Capítulo 2
- A comida está quase pronta.
- Vou sair.
- Pai o Senhor não devia...
- Não devia o quê? Eu to morrendo, quero aproveitar um pouco o tempo que ainda me resta. Olha, não se preocupa comigo, começa a cuidar da sua vida, pois eu logo eu não estarei aqui pra fazer isso. - Colocou o boné na cabeça e saiu.Eliane pegou a travessa com macarrão de cima da mesa e atirou com toda força na parede, chorando de soluçar.
Alerrandro
Há tempos eu sentia que algo dentro de mim não ia bem, meu único vício é o cigarro. Maldito! Eu comecei fumar após entrar para o exército aos 18 anos e fumo até hoje aos 68 anos, uma relação amistosa de mais de 60 anos.
O doutor pediu o exame porque eu tusso muito, quantas vezes não acordo de madrugada colocando o pulmão pra fora em tossidas horríveis. Eu pensei que era gripe forte, na minha idade qualquer brisa de vento mais forte pode evoluir para uma gripe ou pneumonia.
Dessa vez algum demônio resolveu cobrar seu pedaço de mim, meu pulmão está nas últimas segundo o resultado do exame.
Típica solução de quem está "fodido" é a cachaça, apesar da promessa que eu fiz, eu bebi e vou beber muito ainda até meu coração parar de bater.
Parei para pensar nas coisas que eu nunca fiz, parece muitas. A primeira delas eu ia fazer agora, nem que para isso eu tivesse que pular o muro do cemitério. O que eu mais quero é fugir de cemitério, devido ao fato de logo ir morar lá, mas eu tenho que fazer isso... Sabe porquê? Eu nunca disse que amava minha mulher. Nunca! Nunca me expliquei por traí-la. Nunca! Também nunca entendi porquê ela sempre me perdoava.
Acho que ela sempre me amou mais, isso é admirável!
- Droga, minha calça novinha! - Rasgou no ferro do muro. - Até que pra um velho eu to em forma. Muro de merda! Pronto. Agora cadê você lápide?
É, não sei bem onde ela foi enterrada, afinal nosso relacionamento estava péssimo quando ela faleceu e eu não estava na cidade, viajei a trabalho.
+ Helena R. Brasil*+
Linda foto, tirada em um dos aniversários dela, poxa que sorriso e esses olhos verdes escuro querendo disfarçar de mel. Maravilhosa!
Não sei porquê ela me escolheu, logo eu um simples ex soldado que trabalhava na coleta de café na roça, sendo que ela podia ter ficado com o dono da mercearia, aquele alemão bam bam bam.
Mais uma vez ela demonstrando que me amava, antes mesmo de casar, e, quando é amor verdadeiro supera tudo na relação, fazendo dar certo.
- Oi, linda.
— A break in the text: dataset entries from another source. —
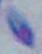 Micrograph. 1000x magnification. Toxoplasma gondii is seen.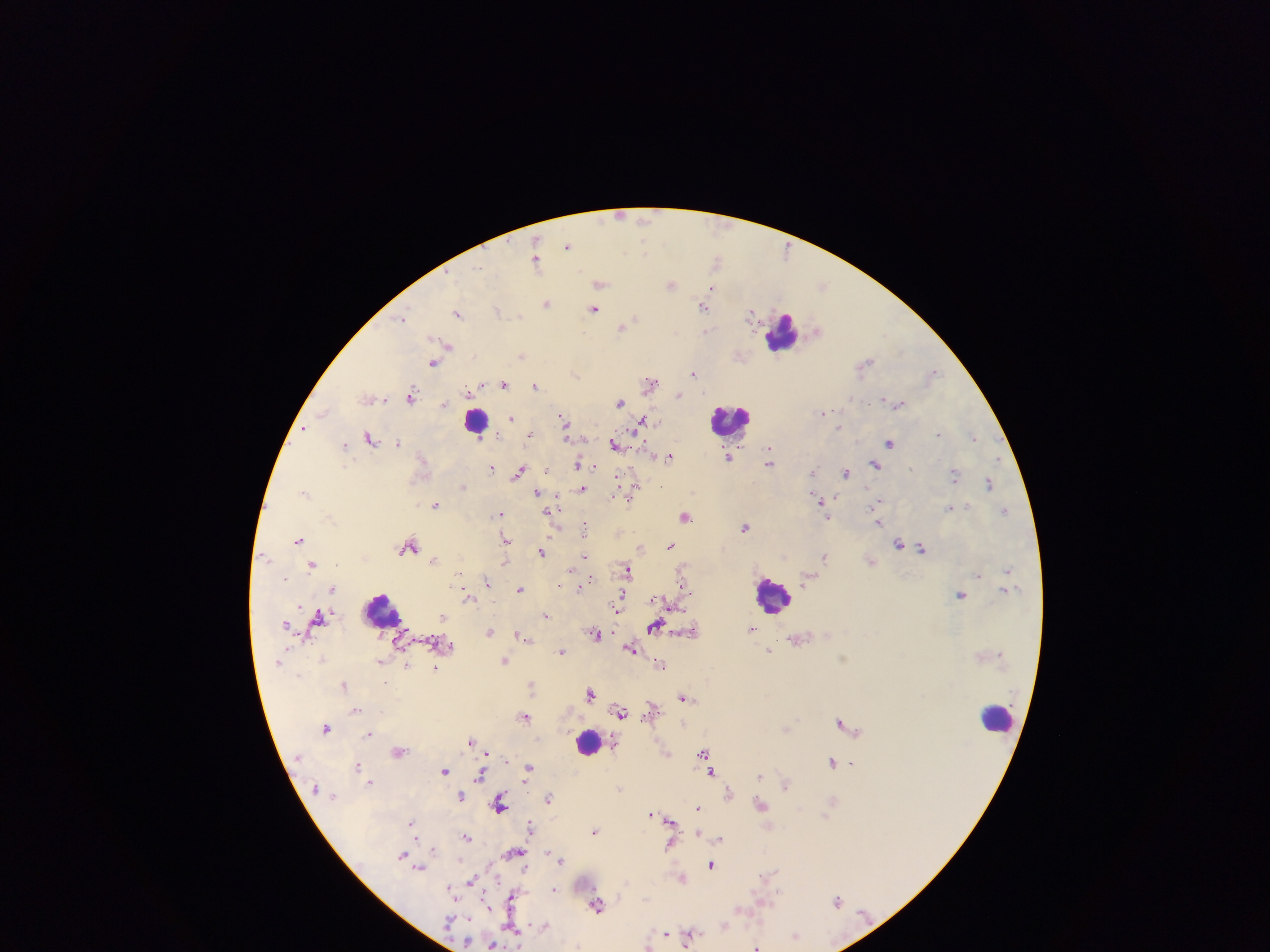

Approximate centers as {x, y} in pixels.
Summary:
  - Leukocyte locations: {784, 332}, {476, 420}, {731, 420}, {771, 595}, {382, 610}, {997, 716}, {589, 741}
  - Malaria parasite locations: {620, 215}, {646, 219}, {568, 246}, {644, 251}, {715, 260}, {536, 261}, {478, 266}, {601, 284}, {670, 284}, {823, 285}, {712, 289}, {547, 303}, {704, 307}, {594, 309}, {497, 310}, {751, 313}, {459, 314}, {403, 317}, {629, 323}, {623, 327}, {707, 330}, {817, 330}, {448, 345}, {522, 355}, {867, 361}, {433, 363}, {934, 372}, {575, 373}, {693, 374}, {503, 383}, {650, 383}, {535, 386}, {679, 395}, {412, 396}, {851, 398}, {883, 399}, {619, 402}, {445, 404}, {899, 404}, {324, 412}, {823, 413}, {510, 418}, {643, 420}, {564, 422}, {839, 427}, {305, 428}, {938, 434}, {531, 435}, {566, 435}, {973, 437}, {371, 438}, {399, 442}, {890, 442}, {615, 443}, {344, 446}, {769, 450}, {670, 457}, {729, 458}, {997, 459}, {769, 462}, {579, 463}, {875, 465}, {491, 469}, {813, 470}, {519, 472}, {847, 472}, {954, 474}, {989, 483}, {462, 488}, {582, 489}, {304, 492}, {536, 492}, {631, 493}, {837, 497}, {820, 501}, {877, 502}, {435, 505}, {950, 508}, {1005, 510}, {499, 514}, {685, 516}, {827, 517}, {879, 522}, {584, 527}, {746, 527}, {299, 539}, {505, 541}, {898, 543}, {670, 545}, {408, 546}, {640, 547}, {922, 548}, {542, 552}, {266, 557}, {585, 557}, {825, 557}, {435, 559}, {505, 559}, {312, 565}, {628, 570}, {1008, 570}, {978, 574}, {286, 579}, {808, 579}, {486, 582}, {682, 584}, {581, 587}, {520, 589}, {333, 590}, {962, 595}, {467, 599}, {620, 600}, {617, 606}, {547, 616}, {320, 618}, {285, 623}, {655, 626}, {753, 629}, {489, 631}, {688, 632}, {595, 635}, {522, 636}, {450, 645}, {630, 649}, {769, 650}, {562, 652}, {505, 660}, {406, 665}, {661, 665}, {435, 668}, {532, 684}, {344, 685}, {591, 694}, {684, 698}, {651, 708}, {356, 710}, {621, 712}, {524, 717}, {841, 721}, {325, 728}, {787, 729}, {369, 734}, {472, 740}, {398, 751}, {703, 752}, {832, 761}, {357, 765}, {444, 770}, {528, 770}, {711, 773}, {480, 774}, {759, 776}, {370, 782}, {785, 783}, {619, 788}, {729, 793}, {461, 796}, {549, 798}, {500, 803}, {761, 804}, {698, 808}, {651, 813}, {670, 821}, {411, 822}, {531, 826}, {595, 831}, {698, 833}, {466, 837}, {720, 839}, {669, 847}, {434, 849}, {514, 852}, {403, 855}, {557, 856}, {561, 860}, {711, 865}, {420, 868}, {770, 873}, {682, 877}, {472, 880}, {554, 889}, {452, 890}, {512, 898}, {837, 901}, {597, 904}, {724, 924}, {544, 926}, {512, 929}, {665, 933}, {691, 934}, {796, 935}, {493, 945}, {757, 946}
  - Capture: mobile-phone photograph through a microscope
  - Image size: 1270×952 pixels
  - Preparation: thick blood film
  - Country: Ghana
  - Field of view: single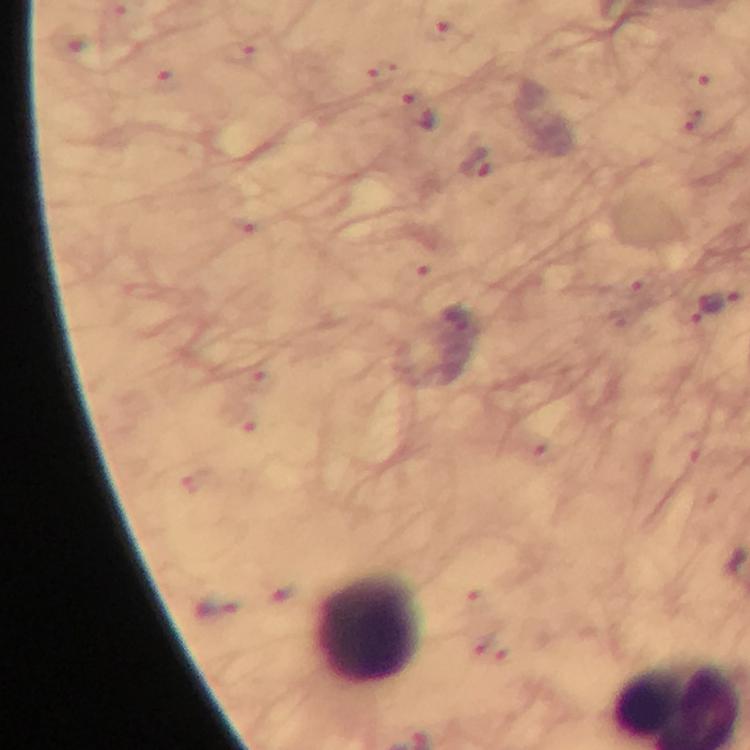
Approximate centers as (x, y) in pixels.
Summary:
  - Plasmodium parasite locations: (697, 79), (418, 110), (475, 162), (719, 303), (285, 592), (216, 611)
  - Leukocyte locations: (368, 631)
  - Capture: smartphone camera through the microscope
  - Image size: 750×750 pixels
  - Cropped from: a single field of view
  - Context: from a diagnostic examination for malaria
  - Immersion oil: used
  - Magnification: 100x
  - Stain: Giemsa
  - Preparation: thick smearState which parasite is depicted.
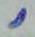

Toxoplasma gondii.

modality = micrograph
magnification = 1000x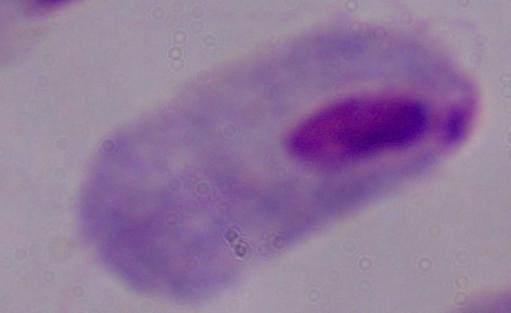
A trichomonad is seen. Micrograph. 1000x magnification.Name the parasite shown.
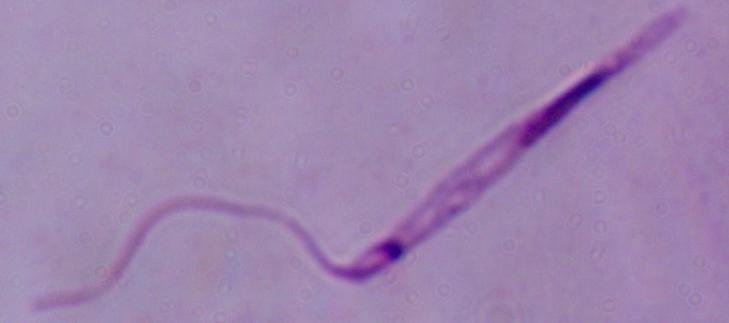
Leishmania.

Micrograph. Captured at 1000x magnification.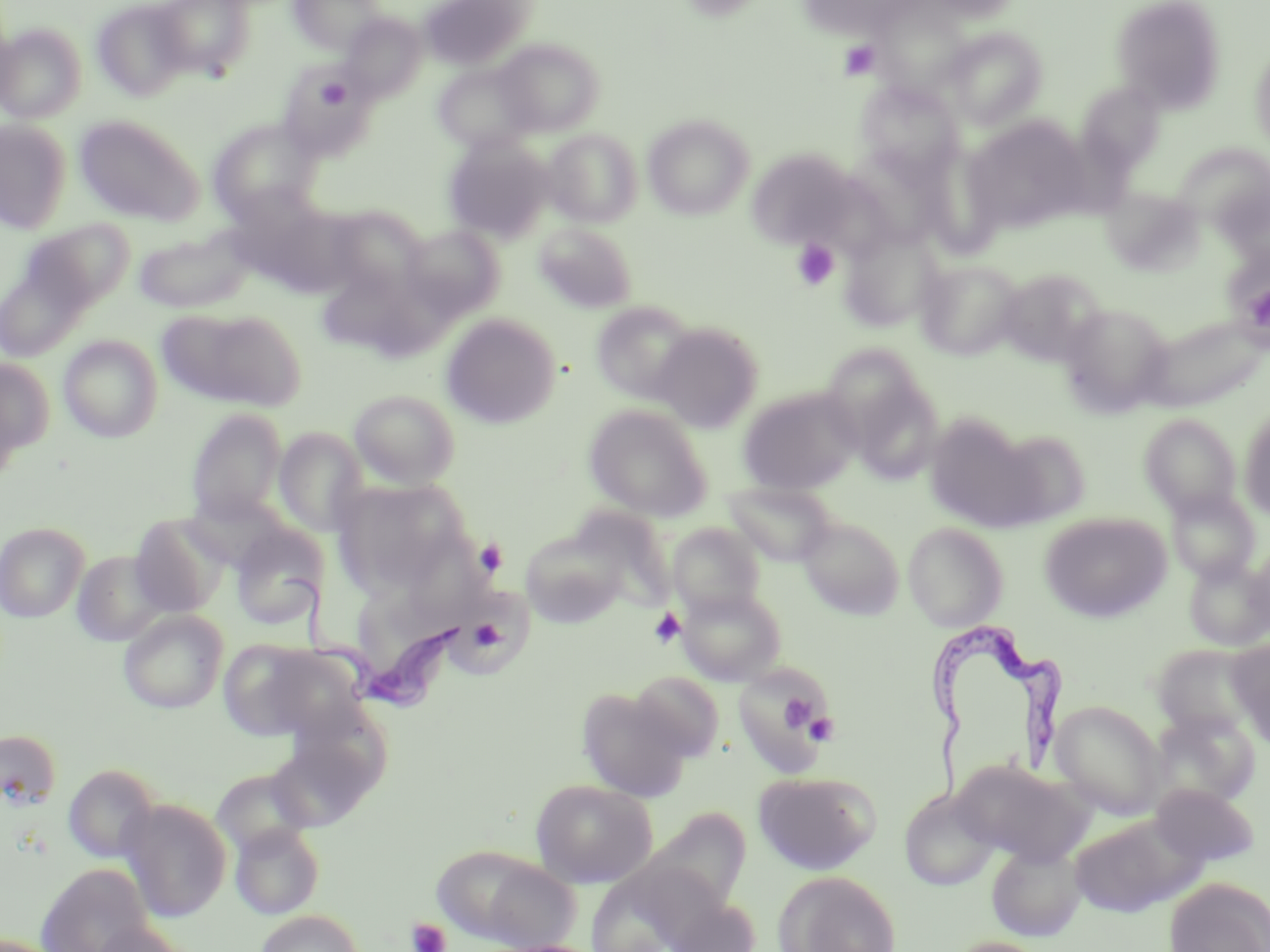

slide-level diagnosis = Trypanosoma brucei
platelet locations = approximate bounding boxes as (x1, y1, x2, y2) in pixels: (838, 40, 880, 80), (318, 77, 350, 108), (792, 238, 840, 290), (1245, 284, 1270, 335), (474, 539, 509, 577), (649, 608, 686, 648), (465, 616, 507, 653), (770, 690, 822, 737), (803, 711, 840, 746), (407, 917, 451, 952)
uninfected red blood cell locations = approximate bounding boxes as (x1, y1, x2, y2) in pixels: (152, 0, 255, 78), (289, 0, 386, 53), (418, 0, 536, 71), (797, 0, 917, 37), (1111, 0, 1227, 113), (92, 1, 193, 100), (340, 13, 426, 101), (0, 23, 87, 123), (944, 27, 1047, 129), (495, 38, 605, 136), (1249, 46, 1270, 152), (433, 62, 538, 154), (857, 80, 966, 183), (1076, 81, 1165, 173), (74, 115, 204, 226), (643, 115, 754, 220), (962, 117, 1094, 235), (0, 119, 72, 232), (208, 119, 320, 223), (542, 129, 642, 226), (443, 136, 555, 242), (1172, 144, 1270, 233), (747, 147, 858, 248), (1102, 186, 1205, 274), (322, 205, 428, 299), (21, 219, 135, 316), (534, 222, 637, 313), (403, 225, 504, 321), (839, 225, 946, 332), (134, 227, 254, 313), (0, 258, 95, 363), (915, 259, 1023, 360), (315, 264, 420, 357), (997, 268, 1105, 366), (590, 301, 698, 403), (1059, 303, 1173, 415), (160, 306, 305, 411), (441, 313, 561, 429), (1142, 315, 1268, 413), (652, 322, 764, 432), (58, 335, 163, 442), (827, 353, 942, 480), (0, 357, 55, 460), (739, 386, 863, 495), (349, 389, 460, 489), (583, 404, 713, 521), (1239, 406, 1270, 520), (186, 408, 287, 523), (1140, 413, 1242, 517), (925, 416, 1043, 531), (274, 427, 369, 537), (994, 430, 1092, 526), (333, 480, 467, 595), (723, 480, 837, 567), (1166, 487, 1260, 583), (567, 507, 676, 608), (1039, 512, 1172, 623), (130, 514, 231, 618), (797, 514, 904, 620), (903, 521, 1009, 631), (0, 522, 89, 623), (667, 522, 767, 617), (230, 524, 329, 630), (520, 529, 628, 628), (1244, 542, 1270, 635), (71, 549, 173, 647), (1183, 556, 1270, 652), (347, 567, 467, 695), (677, 586, 786, 685), (455, 589, 534, 677), (118, 609, 227, 713), (220, 638, 363, 742), (1229, 638, 1270, 745), (1151, 644, 1261, 738), (732, 664, 837, 778), (630, 671, 724, 762), (576, 688, 692, 801), (1050, 701, 1166, 818), (1150, 710, 1260, 808), (265, 728, 381, 831), (0, 729, 62, 811), (954, 760, 1088, 866), (63, 764, 159, 864), (210, 767, 316, 859), (753, 770, 880, 875), (531, 779, 658, 887), (1152, 783, 1260, 868), (899, 787, 999, 891), (118, 798, 232, 923), (643, 808, 751, 911), (1069, 813, 1201, 918), (230, 822, 325, 920), (986, 841, 1087, 941), (432, 845, 581, 950), (35, 863, 150, 952), (775, 871, 900, 952), (1164, 877, 1270, 952), (665, 899, 761, 952), (254, 909, 365, 951), (90, 921, 195, 952), (944, 936, 1052, 952)
magnification = 1000x
stain = May-Grünwald-Giemsa
modality = optical microscopy
Trypanosoma brucei locations = approximate bounding boxes as (x1, y1, x2, y2) in pixels: (268, 568, 472, 711), (919, 616, 1065, 811)
preparation = thin blood film
image size = 1270×952 pixels
field of view = single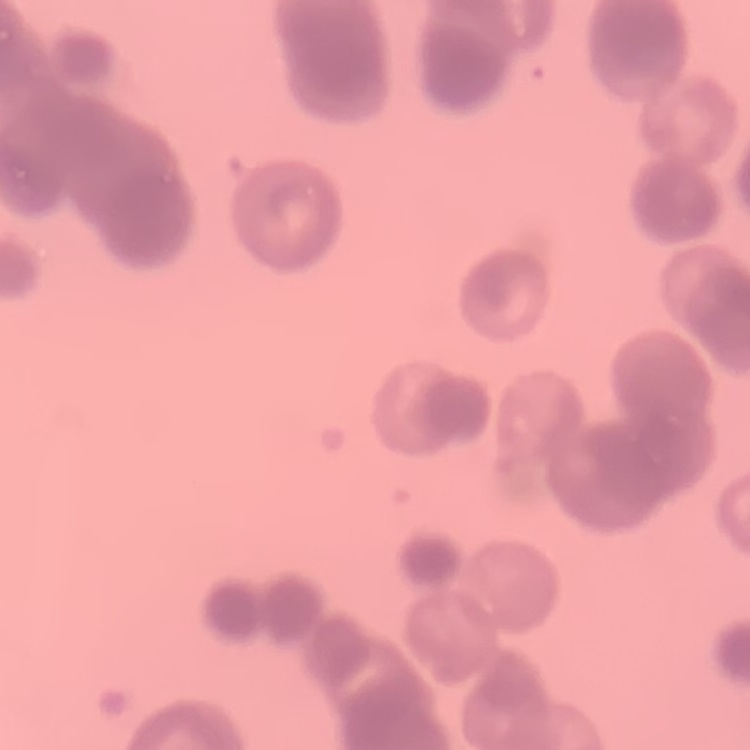
Summary:
  - Red blood cell morphology: rouleaux formation
  - Stain: Field's or Giemsa
  - Image type: square crop of a larger photomicrograph
  - Preparation: thin blood smearLocate every Plasmodium parasite.
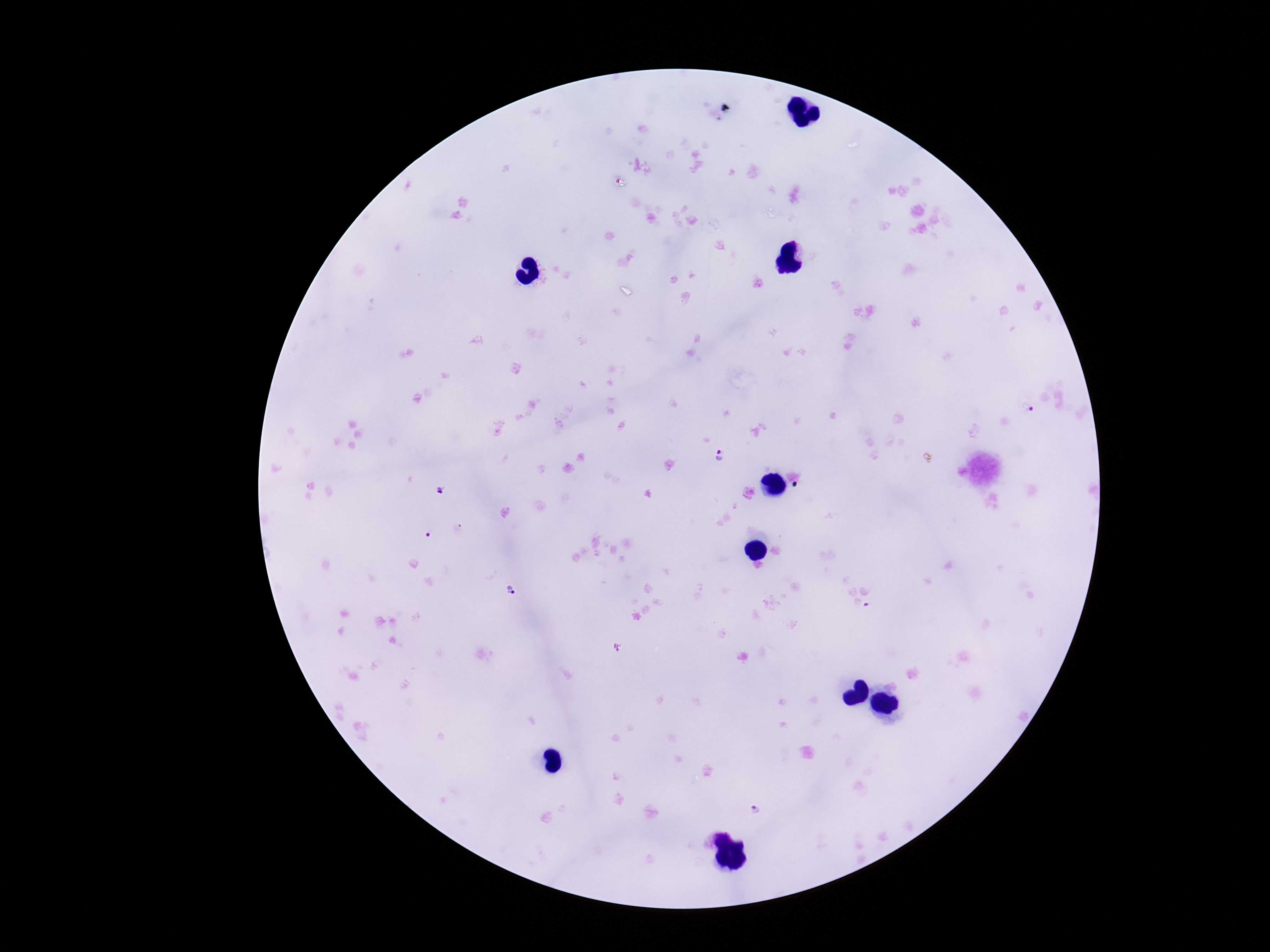
Approximate centers as [x, y] in pixels.
Plasmodium parasites: [1026, 407], [721, 457], [513, 591], [755, 811].

Summary:
  - Preparation: thick blood smear
  - Patient malaria status: positive
  - Stain: Giemsa
  - Field of view: one from this slide
  - Magnification: 100x
  - Capture: smartphone camera through the microscope eyepiece
  - Image size: 1270×952 pixels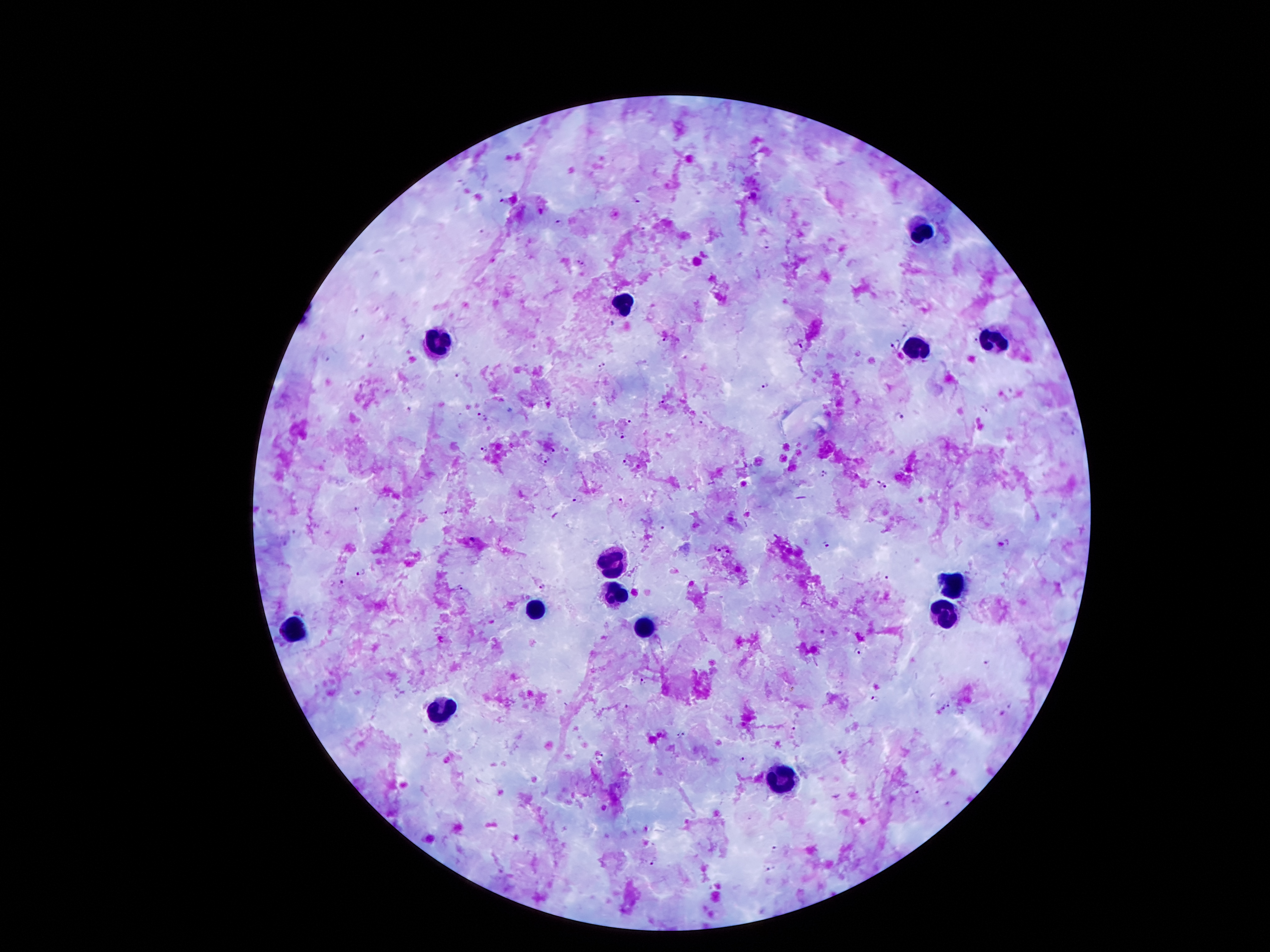

coordinate format = approximate centers as {x, y} in pixels
leukocyte locations = {924, 229}, {625, 303}, {437, 344}, {1002, 344}, {918, 348}, {615, 563}, {955, 582}, {611, 592}, {535, 608}, {945, 610}, {646, 627}, {293, 631}, {443, 709}, {781, 780}
Plasmodium parasite locations = {752, 196}, {636, 200}, {559, 221}, {766, 245}, {573, 259}, {585, 267}, {613, 325}, {361, 338}, {665, 339}, {977, 340}, {894, 347}, {324, 355}, {602, 365}, {458, 374}, {767, 386}, {661, 402}, {408, 407}, {985, 408}, {481, 416}, {900, 416}, {631, 423}, {703, 425}, {618, 436}, {484, 448}, {546, 462}, {624, 462}, {823, 474}, {875, 480}, {886, 488}, {578, 498}, {621, 500}, {356, 508}, {444, 514}, {662, 525}, {828, 544}, {1008, 544}, {717, 549}, {358, 571}, {884, 580}, {343, 581}, {542, 587}, {460, 588}, {857, 649}, {986, 662}, {642, 683}, {875, 698}, {949, 704}, {626, 707}, {793, 727}, {681, 735}, {836, 750}, {602, 756}, {742, 758}, {918, 790}, {774, 850}, {653, 863}, {768, 870}
field of view = one from this slide
patient malaria status = positive for Plasmodium falciparum
image size = 1270×952 pixels
magnification = 100x
capture = smartphone camera through the microscope eyepiece
stain = Giemsa
preparation = thick peripheral-blood smear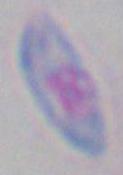

Summary:
  - Identification: Toxoplasma gondii
  - Magnification: 1000x
  - Modality: photomicrograph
Será mesmo que você não pode me ouvir? Eu espero que possa. Sabe, eu nunca fui um bom marido e nunca fui um bom pai. O tempo passou tão depressa pra nós dois... Eu sempre te amei, sempre. Não teve a menor importância aquelas poucas mulheres com quem te traí, foi apenas sexo. Eu sou um escroto! Eu sei você nunca mereceu esse desgraçado na sua vida, mas eu não teria sido tão feliz se você não tivesse feito parte da minha vida. Ah, nossos filhos... Obrigada! Muito obrigada por tudo, meu amor. Eu te amo, muito. Quem sabe a gente não se encontra em breve? Como eu sinto a sua falta. Queria ter sido menos idiota, ter feito mais feliz. - Eu estava chorando, coisa rara para mim. - Até breve, querida.
Rezei uma oração de clemência para Helena, e uma pedindo proteção para a minha família quando eu partir.
Sai da capela do cemitério, pulei o muro para fora. Ao atravessar a rua no sinaleiro fui abordado por "uma garota" de programa:
- Ei bonitão tem fogo?
- Sim.
- Tá afim de um programa? São 70,00 reais.
- Nunca comi um viado...
- Opa, respeito mermao, eu to trabalhando.
- Não estou falando por mal. Olha, eu só tenho 50,00 reais.
- Paga primeiro, mané louco fode e vaza sem pagar. - Pegou e guardou o dinheiro na bolsa. - Vamos ali naquela data vazia.
Eliane olhou o relógio na cômoda ao lado da cama, eram 00:35, queria saber onde o pai estava. Dez segundos depois o telefone toca, ela atende rapidamente:
- Eliane Brasil?
- Sim. Quem fala?
- Delegado Alvarez. Seu pai está preso. Venha à 10° subdivisão policial acompanhada de um advogado.